Acrylonitrile-Butadiene-Styrene (referred to as ‘ABS’, hereinafter) has been widely applied in electric appliances, electronic products and office automation machinery. However, this resin itself is not flame retardant. So, it is necessarily changed to flame retardant ABS resin by adding a flame retardant and an auxiliary flame retardant in order to endow flame retardancy to the resin.
However, when a flame retardant and a auxiliary flame retardant are added to ABS resin in order to improve flame retardancy, mechanical properties and physical properties of the resin including impact strength, melt flow index and elongation are significantly reduced.
That is, the flame retardant ABS resin produced with the addition of a flame retardant and auxiliary flame retardant is expected to have poor mechanical properties, particularly poor impact strength and melt flow index. Therefore, it is important to develop a flame retardant ABS resin having excellent physical properties.
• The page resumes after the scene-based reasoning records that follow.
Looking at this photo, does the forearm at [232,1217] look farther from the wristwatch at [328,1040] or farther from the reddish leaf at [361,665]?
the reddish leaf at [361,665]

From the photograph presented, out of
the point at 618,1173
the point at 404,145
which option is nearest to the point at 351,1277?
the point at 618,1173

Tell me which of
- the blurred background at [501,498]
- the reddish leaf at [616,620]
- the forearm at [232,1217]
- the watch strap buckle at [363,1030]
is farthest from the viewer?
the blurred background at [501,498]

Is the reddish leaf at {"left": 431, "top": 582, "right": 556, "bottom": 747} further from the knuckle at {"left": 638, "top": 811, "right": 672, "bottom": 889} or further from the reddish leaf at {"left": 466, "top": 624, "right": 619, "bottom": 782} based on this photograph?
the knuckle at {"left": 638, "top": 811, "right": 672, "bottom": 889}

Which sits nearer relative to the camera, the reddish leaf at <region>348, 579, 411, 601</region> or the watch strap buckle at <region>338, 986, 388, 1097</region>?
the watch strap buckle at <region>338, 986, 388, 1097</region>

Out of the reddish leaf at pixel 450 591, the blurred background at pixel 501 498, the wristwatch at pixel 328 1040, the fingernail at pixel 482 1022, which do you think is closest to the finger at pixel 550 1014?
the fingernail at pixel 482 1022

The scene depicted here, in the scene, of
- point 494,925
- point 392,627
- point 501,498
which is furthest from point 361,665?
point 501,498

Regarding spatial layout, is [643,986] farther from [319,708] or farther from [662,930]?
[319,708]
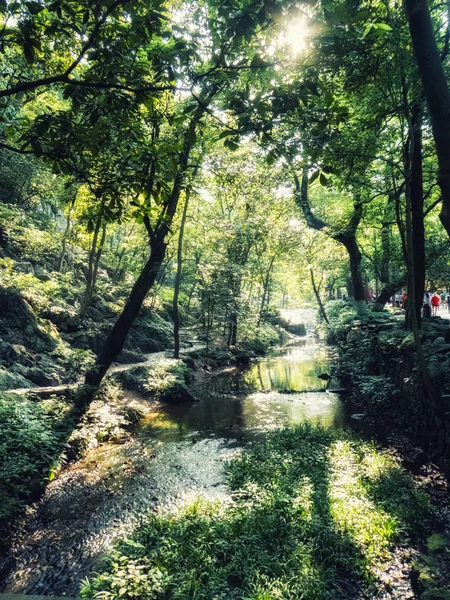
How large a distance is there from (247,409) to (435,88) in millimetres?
10951

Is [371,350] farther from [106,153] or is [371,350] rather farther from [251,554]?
[106,153]

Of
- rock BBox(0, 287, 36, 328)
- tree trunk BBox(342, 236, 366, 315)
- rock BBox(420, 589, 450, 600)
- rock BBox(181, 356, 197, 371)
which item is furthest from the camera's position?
rock BBox(181, 356, 197, 371)

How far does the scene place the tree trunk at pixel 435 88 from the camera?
12.7 feet

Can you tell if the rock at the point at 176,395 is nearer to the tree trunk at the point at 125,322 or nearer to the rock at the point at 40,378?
the tree trunk at the point at 125,322

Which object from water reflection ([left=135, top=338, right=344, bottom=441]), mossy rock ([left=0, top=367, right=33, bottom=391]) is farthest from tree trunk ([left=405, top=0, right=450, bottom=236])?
mossy rock ([left=0, top=367, right=33, bottom=391])

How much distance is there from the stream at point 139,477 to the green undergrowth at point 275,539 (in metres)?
0.58

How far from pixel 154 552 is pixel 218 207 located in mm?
27123

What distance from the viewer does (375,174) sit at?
12.2 m

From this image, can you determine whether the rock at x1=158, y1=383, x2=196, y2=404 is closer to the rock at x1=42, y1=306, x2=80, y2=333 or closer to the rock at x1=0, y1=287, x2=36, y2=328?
the rock at x1=42, y1=306, x2=80, y2=333

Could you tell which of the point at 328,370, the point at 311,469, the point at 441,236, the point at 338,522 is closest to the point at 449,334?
the point at 311,469

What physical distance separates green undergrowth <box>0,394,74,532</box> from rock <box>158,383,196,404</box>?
539 cm

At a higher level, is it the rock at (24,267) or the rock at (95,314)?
the rock at (24,267)

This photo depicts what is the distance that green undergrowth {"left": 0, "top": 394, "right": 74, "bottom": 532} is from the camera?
566cm

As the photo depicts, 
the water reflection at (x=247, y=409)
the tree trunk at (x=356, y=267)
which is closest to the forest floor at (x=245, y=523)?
the water reflection at (x=247, y=409)
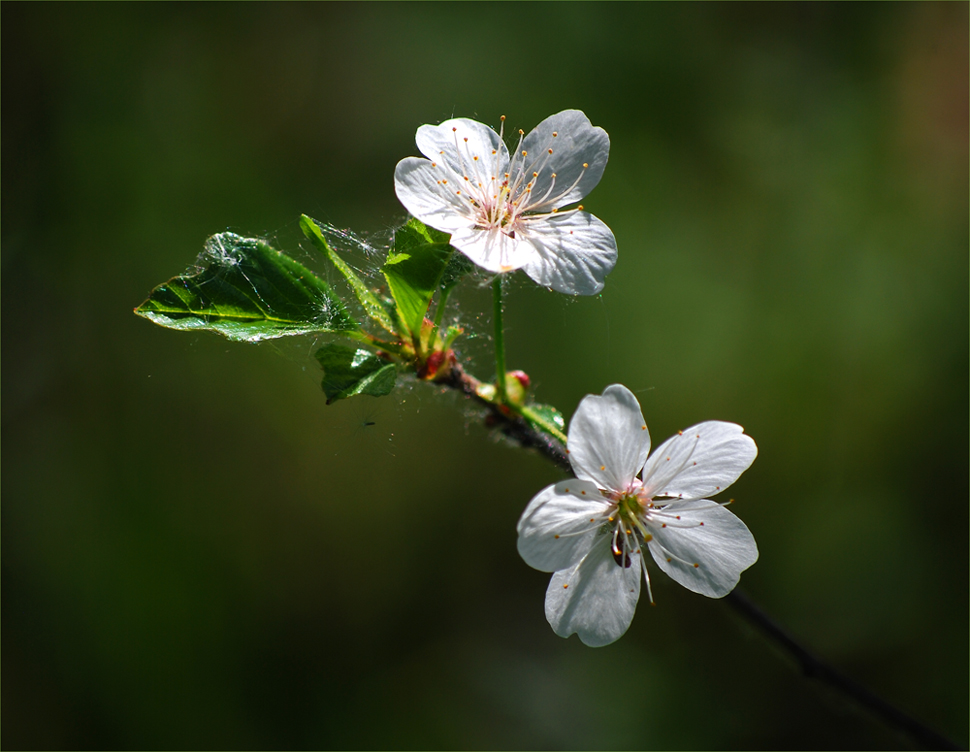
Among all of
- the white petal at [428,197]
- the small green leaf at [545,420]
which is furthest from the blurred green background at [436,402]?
the white petal at [428,197]

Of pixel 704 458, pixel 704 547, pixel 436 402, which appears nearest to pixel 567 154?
pixel 704 458

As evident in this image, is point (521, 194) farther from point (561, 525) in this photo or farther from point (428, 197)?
point (561, 525)

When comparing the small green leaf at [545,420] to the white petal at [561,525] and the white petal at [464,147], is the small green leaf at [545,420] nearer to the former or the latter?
the white petal at [561,525]

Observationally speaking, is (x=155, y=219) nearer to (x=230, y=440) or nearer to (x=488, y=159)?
(x=230, y=440)

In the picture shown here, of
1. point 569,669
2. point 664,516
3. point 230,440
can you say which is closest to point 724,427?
point 664,516

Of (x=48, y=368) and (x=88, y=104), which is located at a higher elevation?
(x=88, y=104)

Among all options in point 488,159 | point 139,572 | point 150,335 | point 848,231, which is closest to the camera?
point 488,159
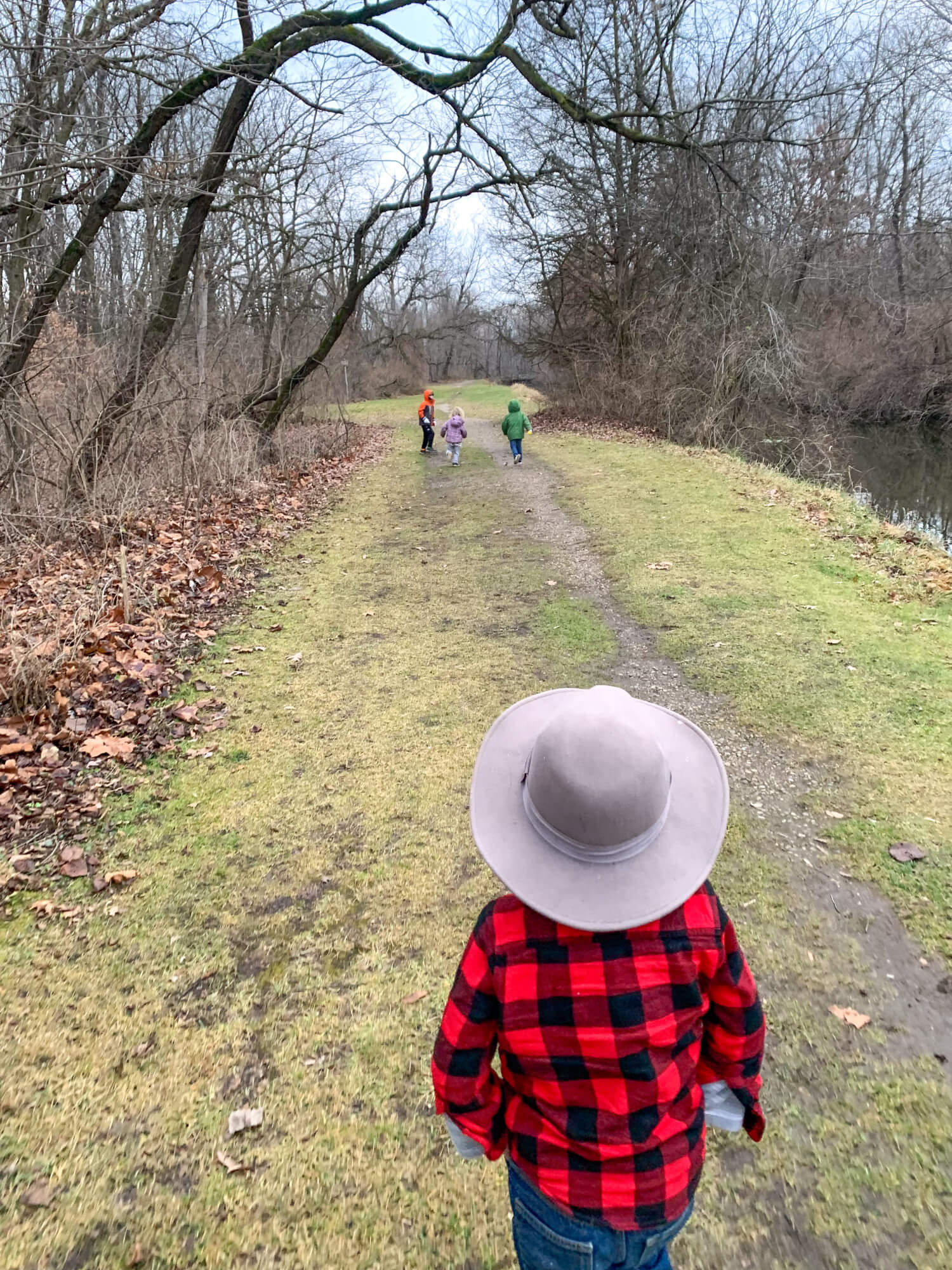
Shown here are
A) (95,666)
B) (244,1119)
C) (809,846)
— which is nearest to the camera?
(244,1119)

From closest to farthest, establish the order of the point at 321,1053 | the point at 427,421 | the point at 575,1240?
the point at 575,1240
the point at 321,1053
the point at 427,421

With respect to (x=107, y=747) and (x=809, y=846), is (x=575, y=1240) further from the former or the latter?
(x=107, y=747)

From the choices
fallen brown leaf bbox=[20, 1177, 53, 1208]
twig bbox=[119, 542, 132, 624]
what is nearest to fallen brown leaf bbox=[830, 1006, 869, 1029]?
fallen brown leaf bbox=[20, 1177, 53, 1208]

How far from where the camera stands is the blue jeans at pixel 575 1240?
1376 millimetres

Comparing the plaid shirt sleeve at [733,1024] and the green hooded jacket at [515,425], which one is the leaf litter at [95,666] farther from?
the green hooded jacket at [515,425]

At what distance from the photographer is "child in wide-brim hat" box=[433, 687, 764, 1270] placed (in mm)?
1256

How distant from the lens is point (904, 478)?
698 inches

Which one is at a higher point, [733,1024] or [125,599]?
[733,1024]

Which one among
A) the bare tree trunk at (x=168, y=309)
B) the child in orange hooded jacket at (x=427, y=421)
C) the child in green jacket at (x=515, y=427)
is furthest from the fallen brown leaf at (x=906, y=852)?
the child in orange hooded jacket at (x=427, y=421)

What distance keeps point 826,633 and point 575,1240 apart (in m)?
Answer: 5.24

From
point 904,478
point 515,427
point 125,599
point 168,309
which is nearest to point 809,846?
point 125,599

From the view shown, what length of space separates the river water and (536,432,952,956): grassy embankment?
12.9 ft

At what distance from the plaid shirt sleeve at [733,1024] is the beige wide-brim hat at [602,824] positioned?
0.22 m

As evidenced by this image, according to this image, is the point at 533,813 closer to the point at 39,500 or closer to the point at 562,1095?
the point at 562,1095
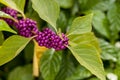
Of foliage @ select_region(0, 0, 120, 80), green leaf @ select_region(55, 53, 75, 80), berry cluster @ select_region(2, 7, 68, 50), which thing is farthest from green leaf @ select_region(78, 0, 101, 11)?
berry cluster @ select_region(2, 7, 68, 50)

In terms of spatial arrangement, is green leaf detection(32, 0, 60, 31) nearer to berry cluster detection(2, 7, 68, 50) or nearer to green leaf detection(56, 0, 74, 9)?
berry cluster detection(2, 7, 68, 50)

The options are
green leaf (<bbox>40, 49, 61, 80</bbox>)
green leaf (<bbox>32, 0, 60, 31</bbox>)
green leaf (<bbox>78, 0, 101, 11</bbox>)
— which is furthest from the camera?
green leaf (<bbox>78, 0, 101, 11</bbox>)

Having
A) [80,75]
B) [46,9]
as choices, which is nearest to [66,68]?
[80,75]

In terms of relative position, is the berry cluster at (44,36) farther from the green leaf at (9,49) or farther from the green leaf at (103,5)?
the green leaf at (103,5)

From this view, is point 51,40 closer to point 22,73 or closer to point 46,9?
point 46,9

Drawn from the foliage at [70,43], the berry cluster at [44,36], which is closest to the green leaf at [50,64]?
the foliage at [70,43]

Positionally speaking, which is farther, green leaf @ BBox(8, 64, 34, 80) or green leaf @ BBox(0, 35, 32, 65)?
green leaf @ BBox(8, 64, 34, 80)

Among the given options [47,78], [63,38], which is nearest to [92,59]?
[63,38]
As explained hereinbefore, a flame retardant necessarily added to a flame retardant ABS resin is a major cause of reducing mechanical properties of the resin. To overcome this problem, various additives and stabilizers can be tried to increase impact strength and melt flow index. However, the addition of expensive additives raises the prime cost and might reduce other physical properties of the resin.
Therefore, it is required to develop a novel flame retardant ABS resin having excellent impact strength, melt flow index and flame retardancy.